Как бы то ни было, но теперь руки крымских чекистов и их пособников снова оказались развязанными. К ликвидации класса можно было приступать.

И она началась (повторяем, до того, как её объявили всей стране), причём без раскачки, сразу мощно и повсеместно. Всего через пару дней за Перекоп уже отправились первые ссыльные, а чекисты работали над сотнями всё новых и новых дел. Не имея возможности привести более или менее подробные данные даже о малой доле этих процессов (их и процессами-то назвать трудно из-за бешеной гонки судебных разбирательств, как они велись по некоторым делам), остановлюсь на одном из них, возможно, самом громком для первого месяца этой кампании «ликвидации до постановления о ликвидации».
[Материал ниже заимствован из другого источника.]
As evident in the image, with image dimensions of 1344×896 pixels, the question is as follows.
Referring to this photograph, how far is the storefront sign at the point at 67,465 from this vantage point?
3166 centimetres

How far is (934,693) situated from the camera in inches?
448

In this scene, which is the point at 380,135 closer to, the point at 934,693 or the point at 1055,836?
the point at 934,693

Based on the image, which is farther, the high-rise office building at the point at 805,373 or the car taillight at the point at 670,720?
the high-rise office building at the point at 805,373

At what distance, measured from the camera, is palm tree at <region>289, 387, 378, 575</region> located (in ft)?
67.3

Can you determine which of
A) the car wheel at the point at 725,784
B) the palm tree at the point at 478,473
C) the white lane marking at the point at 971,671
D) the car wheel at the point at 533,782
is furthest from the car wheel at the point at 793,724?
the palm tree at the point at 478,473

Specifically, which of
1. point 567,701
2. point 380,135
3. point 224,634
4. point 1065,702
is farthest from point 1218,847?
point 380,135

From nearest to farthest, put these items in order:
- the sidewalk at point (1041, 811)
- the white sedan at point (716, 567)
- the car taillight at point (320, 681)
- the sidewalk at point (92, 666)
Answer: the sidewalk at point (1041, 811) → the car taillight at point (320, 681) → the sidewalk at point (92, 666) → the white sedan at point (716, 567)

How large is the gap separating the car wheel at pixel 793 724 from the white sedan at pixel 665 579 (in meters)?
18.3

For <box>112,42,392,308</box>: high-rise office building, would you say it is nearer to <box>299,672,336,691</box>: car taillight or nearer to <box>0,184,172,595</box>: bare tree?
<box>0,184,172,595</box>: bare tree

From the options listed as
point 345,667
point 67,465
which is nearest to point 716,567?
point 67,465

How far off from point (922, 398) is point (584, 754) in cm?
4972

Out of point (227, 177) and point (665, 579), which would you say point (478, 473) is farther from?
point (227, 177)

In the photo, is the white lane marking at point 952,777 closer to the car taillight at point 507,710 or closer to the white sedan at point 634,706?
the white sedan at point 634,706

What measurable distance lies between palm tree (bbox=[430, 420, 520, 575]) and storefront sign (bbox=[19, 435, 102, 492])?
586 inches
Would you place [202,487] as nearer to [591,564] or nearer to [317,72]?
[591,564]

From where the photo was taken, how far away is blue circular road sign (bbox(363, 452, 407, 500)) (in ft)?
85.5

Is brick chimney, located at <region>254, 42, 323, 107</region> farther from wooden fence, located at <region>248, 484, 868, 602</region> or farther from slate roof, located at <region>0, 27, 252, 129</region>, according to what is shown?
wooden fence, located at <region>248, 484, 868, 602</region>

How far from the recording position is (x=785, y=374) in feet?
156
Речь пойдёт о Сеит-Бекире Селяметове, бывшем городском голове Бахчисарая. Его первоначальная вина была в том, что он не оставил своего поста с приходом в Крым Врангеля. Это исполнение своих обязанностей обошлось бывшему мэру в полтора года строгой изоляции и штрафу в 1763 руб. Но в тюрьму он не попал. Сразу после приговора во всесоюзный ЦИК было подано прошение об амнистии и возвращении прав С.-Б. Селяметову, составленное известным крымским адвокатом Зильберманом. И такая амнистия была получена. Теперь это решение, принятое как-никак самим ЦИК СССР, пересматривалось крымскими судебными органами, что было само по себе парадоксально. И амнистию аннулировали!

При этом органы оправдывали своё решение сразу пятью резонами:

1. Чуждость Селяметова трудовой массе, так как он окончил учительскую школу и работал учителем ещё до Первой мировой войны;

2. Послевоенная деятельность в качестве городского головы;

3. Скупка уже при советской власти фруктов у населения, общим весом 1000 пудов;

4. Наём садовых рабочих;

5. Лишение в своё время избирательных прав по предыдущему пункту.

Удивительно, что имя Врангеля теперь, неизвестно почему, вообще не упоминается. Но хватило и перечисленного — по совокупности пяти пунктов Селяметов получил старый срок, а Зильберману отныне вообще было запрещено заниматься адвокатской практикой (ГААРК. Ф. Р-663. Оп. 1. Д. 1142. Л. 163, 164 об.).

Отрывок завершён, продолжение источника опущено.